Самые разные мысли лихорадочно завертелись у меня в голове.
Клятву? Про меня?
– Поклянись, что никогда ему не расскажешь, что я тебе открыла. Я, наверное, больше его не увижу, но я не хочу, чтобы он считал, что его сестра – болтушка.
– Луиза, нельзя так думать. Ты его увидишь. И ты знаешь – я умею хранить секреты.
– Он сказал, что понял кое-что, когда вы танцевали в казино.
– Что?
– Кое-что важное.
– Луиза, я не собираюсь вытягивать из тебя по слову…
– Ладно. Он сказал, что любит тебя. Вот что.
– Нет.
– Да. Он сказал, что сам тебе признается.
– Боюсь, что больше мне танцевать не придется, – буркнула я.
– Только не притворяйся, будто тебе все равно. Ты тоже его любишь. Я же вижу.
– Если тебе так уж надо знать, то – да. Но он влюблен в Надю.
– Нет, Кася, он любит тебя. Он бы никогда не стал меня обманывать. Тебе повезло, что у тебя есть мой брат. Вы вместе состаритесь. У вас будут дети. – Луиза немного помолчала, а потом продолжила: – Я буду по нему скучать. И по родителям. Скажешь им, что я была храброй? Даже если в конце и не буду?
Я держала Луизу за руку, пока она не уснула. Я размышляла о том, как хорошо быть любимой, представляла Петрика маленьким, думала о том, что никогда себе не прощу, если не верну Луизу домой к брату. А потом заснула сама.
Вскоре у всех в палате поднялась температура. Многим девушкам стало хуже. У меня страшно болела нога – как будто на голень напал целый рой пчел.

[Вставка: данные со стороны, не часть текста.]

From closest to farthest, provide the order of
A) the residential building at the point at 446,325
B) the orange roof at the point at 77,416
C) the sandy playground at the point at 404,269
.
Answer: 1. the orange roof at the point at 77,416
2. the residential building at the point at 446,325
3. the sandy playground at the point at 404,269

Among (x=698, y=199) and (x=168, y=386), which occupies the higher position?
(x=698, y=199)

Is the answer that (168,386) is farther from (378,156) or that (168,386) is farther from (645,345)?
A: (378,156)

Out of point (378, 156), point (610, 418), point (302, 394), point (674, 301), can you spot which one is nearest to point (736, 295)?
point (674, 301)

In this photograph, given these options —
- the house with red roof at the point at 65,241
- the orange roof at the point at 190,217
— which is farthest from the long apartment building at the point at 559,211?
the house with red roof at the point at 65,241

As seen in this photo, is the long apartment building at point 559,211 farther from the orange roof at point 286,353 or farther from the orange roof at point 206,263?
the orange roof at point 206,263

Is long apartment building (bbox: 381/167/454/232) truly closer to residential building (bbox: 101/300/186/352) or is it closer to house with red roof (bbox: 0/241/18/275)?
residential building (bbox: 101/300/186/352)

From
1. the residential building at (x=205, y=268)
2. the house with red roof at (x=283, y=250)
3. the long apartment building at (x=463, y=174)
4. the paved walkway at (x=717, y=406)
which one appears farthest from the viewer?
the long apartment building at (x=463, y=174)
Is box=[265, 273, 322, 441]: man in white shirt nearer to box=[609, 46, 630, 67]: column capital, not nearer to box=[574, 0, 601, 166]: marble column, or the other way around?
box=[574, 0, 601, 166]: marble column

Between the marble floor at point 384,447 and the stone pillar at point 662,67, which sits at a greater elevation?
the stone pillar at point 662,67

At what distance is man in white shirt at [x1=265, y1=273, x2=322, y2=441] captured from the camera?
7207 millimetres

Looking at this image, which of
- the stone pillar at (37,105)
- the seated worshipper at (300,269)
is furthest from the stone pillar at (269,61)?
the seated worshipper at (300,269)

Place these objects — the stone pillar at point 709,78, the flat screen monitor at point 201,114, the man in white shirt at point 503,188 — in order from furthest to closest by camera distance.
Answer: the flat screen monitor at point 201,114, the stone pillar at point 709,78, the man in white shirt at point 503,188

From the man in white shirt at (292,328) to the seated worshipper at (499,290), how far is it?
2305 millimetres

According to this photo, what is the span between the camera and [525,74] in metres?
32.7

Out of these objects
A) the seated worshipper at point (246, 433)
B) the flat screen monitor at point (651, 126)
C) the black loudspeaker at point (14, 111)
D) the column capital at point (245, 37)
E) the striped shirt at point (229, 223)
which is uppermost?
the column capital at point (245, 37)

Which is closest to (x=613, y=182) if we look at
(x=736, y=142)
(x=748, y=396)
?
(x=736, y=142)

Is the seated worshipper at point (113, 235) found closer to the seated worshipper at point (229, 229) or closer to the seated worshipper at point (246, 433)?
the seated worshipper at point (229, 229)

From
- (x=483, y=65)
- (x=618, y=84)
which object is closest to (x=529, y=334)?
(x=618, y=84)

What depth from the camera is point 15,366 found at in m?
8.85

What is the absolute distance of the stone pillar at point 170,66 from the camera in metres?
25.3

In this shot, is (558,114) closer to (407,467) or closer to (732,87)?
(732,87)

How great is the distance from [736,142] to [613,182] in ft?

Доктор Оберхойзер появилась только на следующий вечер. К тому времени Альфреда и Луиза уже не могли двигаться. Они словно закоченели с изогнутыми аркой спинами. Я попыталась взять Луизу за руку, но у нее пальцы закостенели, как когти у птицы. Она больше не могла разговаривать, но я по глазам видела, что ей страшно.
Зузанна периодически приходила в себя, но большую часть времени я не могла до нее достучаться. В те короткие промежутки, когда сестра была в сознании, она лежала, свернувшись калачиком, и, обхватив живот руками, стонала.
Что они с ней сделали?
Доктор Оберхойзер вошла в палату вместе с Гердой.
Первое, что она буркнула:
– Es stinkt hier.
А мы-то что могли с этим сделать? Гниющее мясо всегда воняет.
– Прошу вас, госпожа доктор, можно, нам принесут воды? – попросила я.
Но доктор не обратила на меня внимания и начала обход.
Она шла от кровати к кровати и помечала что-то в своих записях.
– Gleiche, Gleiche, Gleiche – вот и все, что она говорила, сравнивая наши прооперированные ноги со здоровыми.
Без изменений.
– Зузанна! – позвала я.
Почему она меня не слышит?
Сестра спала, лежа на боку и притянув колени к груди.
Доктор Оберхойзер подошла к Луизе. Проверила пульс. Подозвала медсестру и сказала:
– Эту можете увозить.
У меня кровь застыла в жилах.
– О нет, прошу вас, госпожа доктор. Луизе всего пятнадцать.
Герда подкатила носилки из коридора к кровати Луизы.
– Ей всего лишь нужны лекарства, – просила я. – Пожалуйста.
Доктор Оберхойзер посмотрела на меня и приложила палец к губам.
– Пожалуйста, не забирайте ее.
Две медсестры переложили Луизу на каталку.
Я потянулась к доктору Оберхойзер:
– Мы будем тихо себя вести. Обещаю.
Доктор подошла к моей кровати и положила руку мне на плечо.
– Ты не должна будить других девушек.